Are you, or someone you know, avoiding phone calls, failing to respond to the continuous ringing of a doorbell, or letting unopened mail pile up at the door? Is there a lack of interest in things once enjoyed or a refusal to attend school or go to work? Is a once clean home in disarray or is there a lack of basic self-care? When asked what’s wrong, or changes in behavior are mentioned, is the response, “I’m fine,” “Nothing’s wrong,” or “Leave me alone”? These are signs of depression, and it can happen to anyone. The therapists and counselors of Improving Lives Counseling Services diagnose and treat depression, the symptoms, and the disease.


Depression is a serious medical condition which negatively affects how a person feels, the thoughts they have, how they act, how decisions are made, and how they respond to others. It is a mental health disorder characterized by feelings of sadness, hopelessness, loneliness, low self-esteem, and a lack of interest in activities and in others. Often related to mood, depression goes beyond having an off day, wishing it would stop raining, or a desire to get away from the crowd. Depression significantly impacts daily routines, self-care, relationships, and mental and physical well-being.


The exact causes of depression are complex and often involve a combination of genetic, biological, environmental, and psychological factors. Causes can include a dysfunctional homelife, a traumatic life event, loss of income, death of a loved one, homelessness, a chronic illness, burnout, fear, anxiety, or chronic stress. Other common factors include substance abuse, personality disorders, behavioral disorders, compulsive disorders, and loneliness. Narcissistic manipulation, gaslighting, conspiracy theories, and life-threatening, criminal, and discriminating acts can cause depression. Less common risk factors include family history, generational trauma, genes, and certain medications.


Clinical depression is a more severe form of depression. Symptoms of major depressive disorder or clinical depression include feelings of guilt or worthlessness, agitation, deceleration of physical activity, an inability to feel pleasure, an inability to concentrate, physical exhaustion, reduced appetite, slowed body movements, daytime nightmares, an inability to make decisions, uncontrollable crying, sleep deprivation, an unshakeable bad mood, thoughts of death, and suicidality. The licensed, trained counselors, therapists, and clinicians of Improving Lives Counseling Services use the symptom criteria as published by the American psychiatric Association (DSM-5) when treating chronic depression.

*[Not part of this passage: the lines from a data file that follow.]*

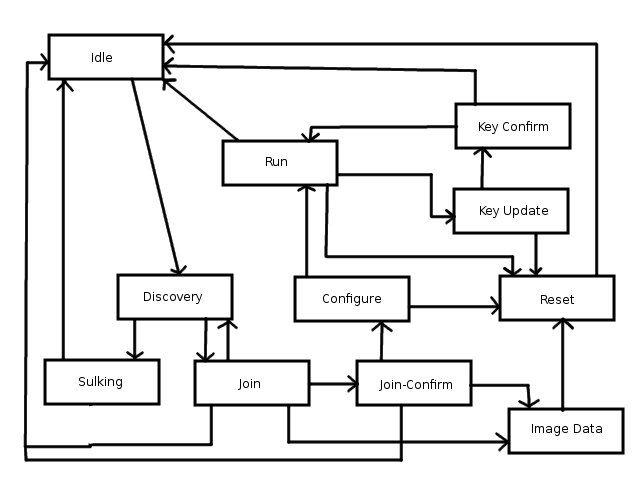process flow diagram design tips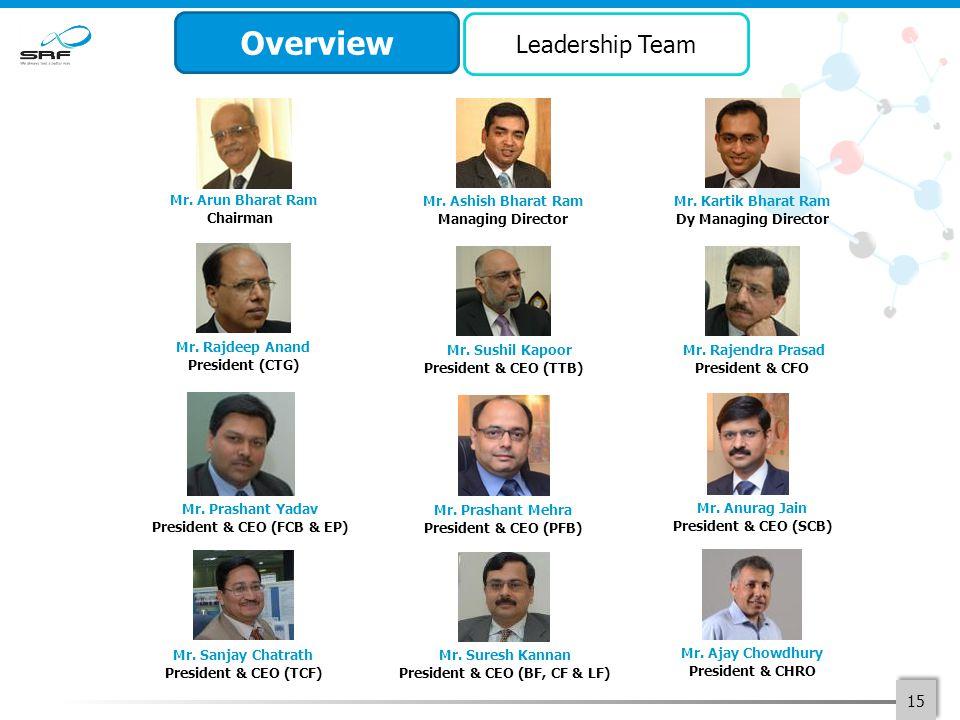 Mr. Arun Bharat Ram Chairman Mr. Ashish Bharat Ram Managing Director Mr.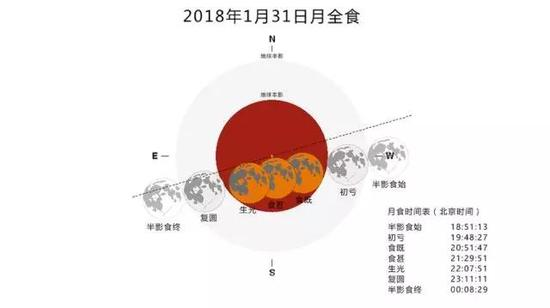 2018年1月31日月全食的时刻图,图片来源:NASA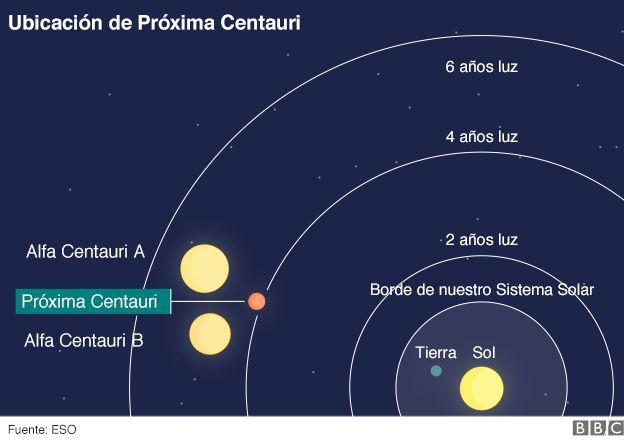 Ilustración sobre ubicación de Próxima Centauri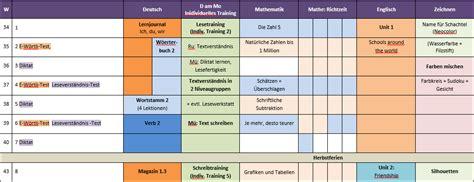 Word Vorlage Jahresplanung Vorlage Schuljahresplanung F 252 R Lehrpersonen Schule 2 0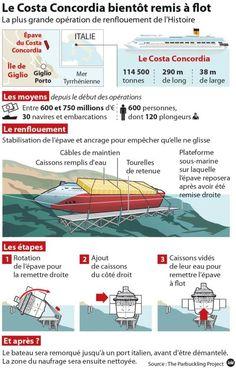 La remise à flot du Costa Concordia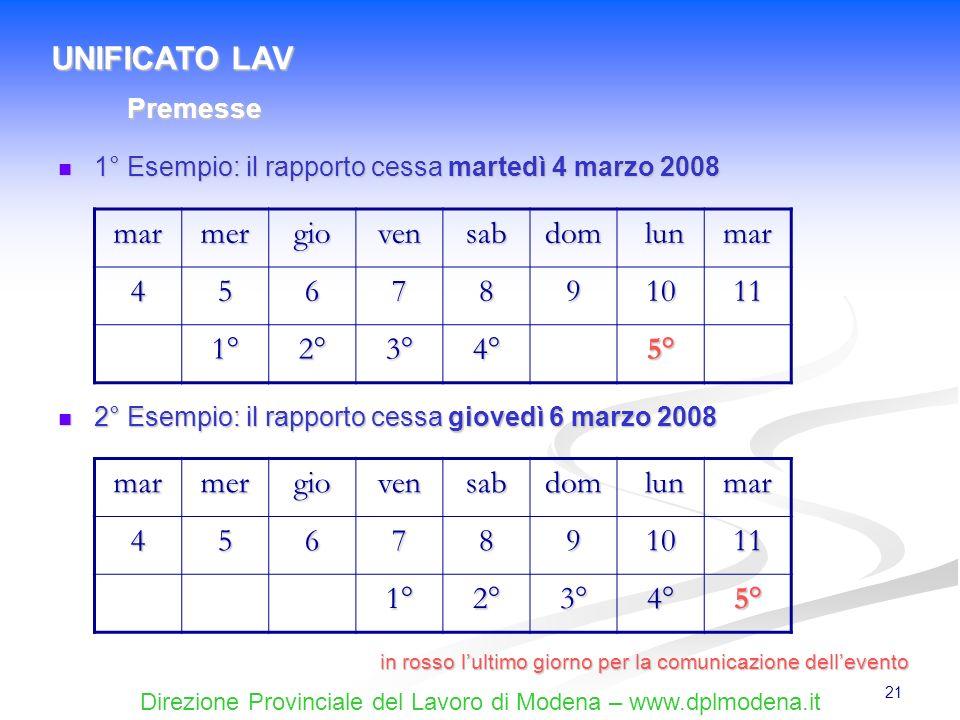 Direzione Provinciale del Lavoro di Modena – www.dplmodena.it 21 1° Esempio: il rapporto cessa martedì 4 marzo 2008 1° Esempio: il rapporto cessa mart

Depression causes loss of brain cells and structural changes to the brain. Magnetic Resonance Imaging (MRI) studies show that shrinkage reduces brain volume, causes decreases in the hippocampus, and damage to the base of the forebrain – the part of the brain associated with movement and dopamine dysfunction. The part of the brain that controls learning, emotion, and memory, and the part that controls reasoning, intelligence, and planning gets smaller. In addition, depression kills brain cells, can prevent new cells from growing, and affects navigation and perception. Brain inflammation affecting neurological function has been linked to patients diagnosed with chronic depression. “Depression may also be linked to reduced oxygen in the body. Reduced oxygen levels may be due to changes in breathing caused by depression — but which comes first remains unknown.”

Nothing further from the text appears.